[PROBLEM STATEMENT]
Return all of the records below word for word, keeping every line unchanged and in the same order.

[SUPPLIED RECORDS]
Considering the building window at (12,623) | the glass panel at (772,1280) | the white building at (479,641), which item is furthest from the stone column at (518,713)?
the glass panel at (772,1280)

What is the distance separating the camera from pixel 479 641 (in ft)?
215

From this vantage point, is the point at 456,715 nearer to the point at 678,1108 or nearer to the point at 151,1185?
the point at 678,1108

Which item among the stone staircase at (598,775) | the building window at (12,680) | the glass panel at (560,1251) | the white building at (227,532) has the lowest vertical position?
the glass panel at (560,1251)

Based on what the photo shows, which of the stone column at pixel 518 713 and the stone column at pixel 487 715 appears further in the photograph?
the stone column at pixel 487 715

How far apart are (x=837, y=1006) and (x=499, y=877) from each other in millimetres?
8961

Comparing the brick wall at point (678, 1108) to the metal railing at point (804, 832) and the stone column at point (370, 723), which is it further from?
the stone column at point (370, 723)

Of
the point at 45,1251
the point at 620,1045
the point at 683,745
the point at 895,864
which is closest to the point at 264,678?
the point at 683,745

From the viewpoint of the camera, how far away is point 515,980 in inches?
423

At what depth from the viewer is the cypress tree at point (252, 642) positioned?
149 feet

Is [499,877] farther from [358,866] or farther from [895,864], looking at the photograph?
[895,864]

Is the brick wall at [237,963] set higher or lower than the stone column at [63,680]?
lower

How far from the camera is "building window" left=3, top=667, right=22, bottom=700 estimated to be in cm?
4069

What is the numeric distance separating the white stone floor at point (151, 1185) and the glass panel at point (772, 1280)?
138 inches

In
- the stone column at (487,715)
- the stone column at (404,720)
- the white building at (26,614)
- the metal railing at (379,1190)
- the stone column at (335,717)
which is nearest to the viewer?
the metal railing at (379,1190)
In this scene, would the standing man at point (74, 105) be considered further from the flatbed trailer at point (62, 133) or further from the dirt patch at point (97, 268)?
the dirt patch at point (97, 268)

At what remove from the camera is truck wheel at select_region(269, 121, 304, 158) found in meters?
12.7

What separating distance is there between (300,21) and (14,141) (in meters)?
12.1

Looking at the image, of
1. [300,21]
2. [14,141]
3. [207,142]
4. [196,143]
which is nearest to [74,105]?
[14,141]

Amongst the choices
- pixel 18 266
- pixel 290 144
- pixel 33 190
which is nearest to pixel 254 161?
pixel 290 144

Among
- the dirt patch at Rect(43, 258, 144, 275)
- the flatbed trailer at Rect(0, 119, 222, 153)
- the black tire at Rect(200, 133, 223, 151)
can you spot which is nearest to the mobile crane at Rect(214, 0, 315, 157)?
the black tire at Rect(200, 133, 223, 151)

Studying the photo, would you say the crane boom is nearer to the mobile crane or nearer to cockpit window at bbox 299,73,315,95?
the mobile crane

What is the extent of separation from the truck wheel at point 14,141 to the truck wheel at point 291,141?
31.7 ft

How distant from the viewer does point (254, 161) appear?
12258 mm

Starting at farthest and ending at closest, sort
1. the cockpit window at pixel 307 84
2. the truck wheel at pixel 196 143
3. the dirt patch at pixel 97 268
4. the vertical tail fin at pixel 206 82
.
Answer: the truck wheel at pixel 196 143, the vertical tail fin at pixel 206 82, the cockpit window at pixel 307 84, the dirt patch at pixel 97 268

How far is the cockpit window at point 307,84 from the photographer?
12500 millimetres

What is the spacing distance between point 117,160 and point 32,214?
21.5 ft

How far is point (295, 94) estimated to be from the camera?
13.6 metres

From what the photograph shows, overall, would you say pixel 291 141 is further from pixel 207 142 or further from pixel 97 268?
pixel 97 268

[THE OUTPUT]
Considering the building window at (12,623) | the glass panel at (772,1280) | the white building at (479,641), which item is furthest from the stone column at (518,713)?
the glass panel at (772,1280)

What is the distance separating the camera from pixel 479 641 (in ft)?
215

From this vantage point, is the point at 456,715 nearer to the point at 678,1108 or nearer to the point at 151,1185?
the point at 678,1108

Which item among the stone staircase at (598,775) | the building window at (12,680) | the glass panel at (560,1251) | the white building at (227,532) has the lowest vertical position?
the glass panel at (560,1251)

Based on what the photo shows, which of the stone column at pixel 518 713 and the stone column at pixel 487 715 appears further in the photograph?
the stone column at pixel 487 715

How far apart are (x=837, y=1006) and (x=499, y=877) from each other in millimetres?
8961

Comparing the brick wall at point (678, 1108) to the metal railing at point (804, 832) and the stone column at point (370, 723), which is it further from?
the stone column at point (370, 723)

Of
the point at 45,1251
the point at 620,1045
the point at 683,745
the point at 895,864
which is closest to the point at 264,678?
the point at 683,745

From the viewpoint of the camera, how far away is point 515,980 in inches?
423

At what depth from the viewer is the cypress tree at point (252, 642) positioned?
149 feet

Is [499,877] farther from [358,866] or farther from [895,864], looking at the photograph?
[895,864]

Is the brick wall at [237,963] set higher or lower than the stone column at [63,680]?
lower

How far from the camera is "building window" left=3, top=667, right=22, bottom=700 estimated to be in cm?
4069

What is the numeric distance separating the white stone floor at point (151, 1185) and the glass panel at point (772, 1280)?
138 inches

In
- the stone column at (487,715)
- the stone column at (404,720)
- the white building at (26,614)
- the metal railing at (379,1190)
- the stone column at (335,717)
which is nearest to the viewer?
the metal railing at (379,1190)
In this scene, would the standing man at point (74, 105) be considered further from the flatbed trailer at point (62, 133) or further from the dirt patch at point (97, 268)?
the dirt patch at point (97, 268)

At what remove from the camera is truck wheel at select_region(269, 121, 304, 158) found in meters?
12.7

What separating distance is there between (300,21) and (14,141) (in meters)?
12.1

Looking at the image, of
1. [300,21]
2. [14,141]
3. [207,142]
4. [196,143]
which is nearest to [74,105]?
[14,141]

Amongst the choices
- pixel 18 266
- pixel 290 144
- pixel 33 190
which is nearest to pixel 254 161?
pixel 290 144

Among
- the dirt patch at Rect(43, 258, 144, 275)
- the flatbed trailer at Rect(0, 119, 222, 153)
- the black tire at Rect(200, 133, 223, 151)
can you spot which is nearest to the mobile crane at Rect(214, 0, 315, 157)?
the black tire at Rect(200, 133, 223, 151)

Studying the photo, would you say the crane boom is nearer to the mobile crane or nearer to cockpit window at bbox 299,73,315,95?
the mobile crane

What is the extent of separation from the truck wheel at point 14,141 to the truck wheel at point 291,141?
31.7 ft

How distant from the viewer does point (254, 161) appear?
12258 mm

Starting at farthest and ending at closest, sort
1. the cockpit window at pixel 307 84
2. the truck wheel at pixel 196 143
3. the dirt patch at pixel 97 268
4. the vertical tail fin at pixel 206 82
.
Answer: the truck wheel at pixel 196 143, the vertical tail fin at pixel 206 82, the cockpit window at pixel 307 84, the dirt patch at pixel 97 268

How far is the cockpit window at point 307,84 from the photographer?
12500 millimetres

What is the spacing distance between point 117,160 and point 32,214?
21.5 ft

How far is point (295, 94) estimated to be from the camera?
13.6 metres

From what the photograph shows, overall, would you say pixel 291 141 is further from pixel 207 142 or further from pixel 97 268?
pixel 97 268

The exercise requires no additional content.